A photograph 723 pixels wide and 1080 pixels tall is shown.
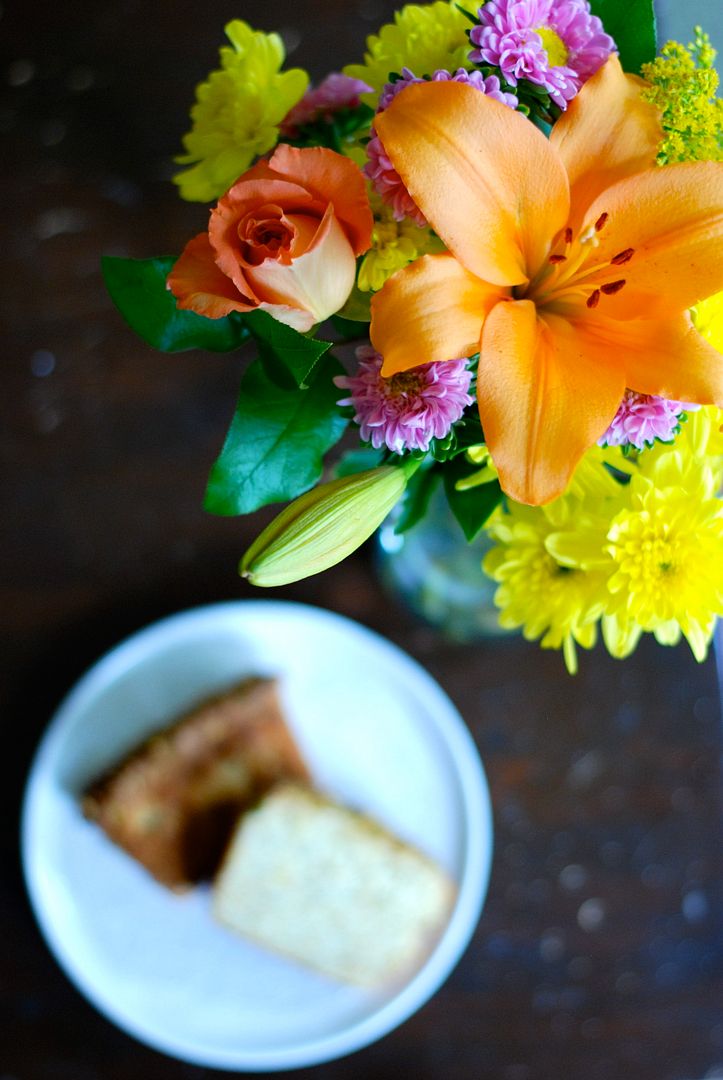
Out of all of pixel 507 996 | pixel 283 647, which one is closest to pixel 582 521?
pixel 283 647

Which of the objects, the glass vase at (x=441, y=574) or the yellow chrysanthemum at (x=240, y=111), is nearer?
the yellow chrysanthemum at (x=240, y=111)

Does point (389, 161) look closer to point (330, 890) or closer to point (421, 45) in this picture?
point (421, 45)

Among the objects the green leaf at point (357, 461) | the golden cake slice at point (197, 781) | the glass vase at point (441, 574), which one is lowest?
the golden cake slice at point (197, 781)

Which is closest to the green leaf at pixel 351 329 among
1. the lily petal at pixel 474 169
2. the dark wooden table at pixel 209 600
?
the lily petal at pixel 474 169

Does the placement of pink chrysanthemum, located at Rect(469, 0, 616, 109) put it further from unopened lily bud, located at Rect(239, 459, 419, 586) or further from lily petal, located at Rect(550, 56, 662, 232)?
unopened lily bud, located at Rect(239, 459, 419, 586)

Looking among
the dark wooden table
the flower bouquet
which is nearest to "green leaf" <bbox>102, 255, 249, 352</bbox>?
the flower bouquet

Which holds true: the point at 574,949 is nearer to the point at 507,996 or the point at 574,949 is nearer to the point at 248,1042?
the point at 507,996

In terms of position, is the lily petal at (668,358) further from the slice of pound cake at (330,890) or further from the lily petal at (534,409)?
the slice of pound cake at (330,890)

> [TASK REQUIREMENTS]: Copy out the data from the line with "Among the objects" through the end of the data, putting "oak" in place of "wooden" and changing nothing else.

> [TASK ANSWER]:
Among the objects the green leaf at point (357, 461) | the golden cake slice at point (197, 781) | the glass vase at point (441, 574), which one is lowest?
the golden cake slice at point (197, 781)

Which is closest to the green leaf at pixel 351 329 among
1. the lily petal at pixel 474 169
2. the dark oak table at pixel 209 600
?
the lily petal at pixel 474 169

Does the placement of pink chrysanthemum, located at Rect(469, 0, 616, 109) put it further from unopened lily bud, located at Rect(239, 459, 419, 586) or further from lily petal, located at Rect(550, 56, 662, 232)?
unopened lily bud, located at Rect(239, 459, 419, 586)

Looking among
the dark oak table
the flower bouquet
which is nearest to "green leaf" <bbox>102, 255, 249, 352</bbox>?
the flower bouquet

Which holds true: the point at 574,949 is nearer to the point at 507,996 or the point at 574,949 is nearer to the point at 248,1042?
the point at 507,996

In terms of position, is the lily petal at (668,358) further from the slice of pound cake at (330,890) or further from the lily petal at (534,409)?
the slice of pound cake at (330,890)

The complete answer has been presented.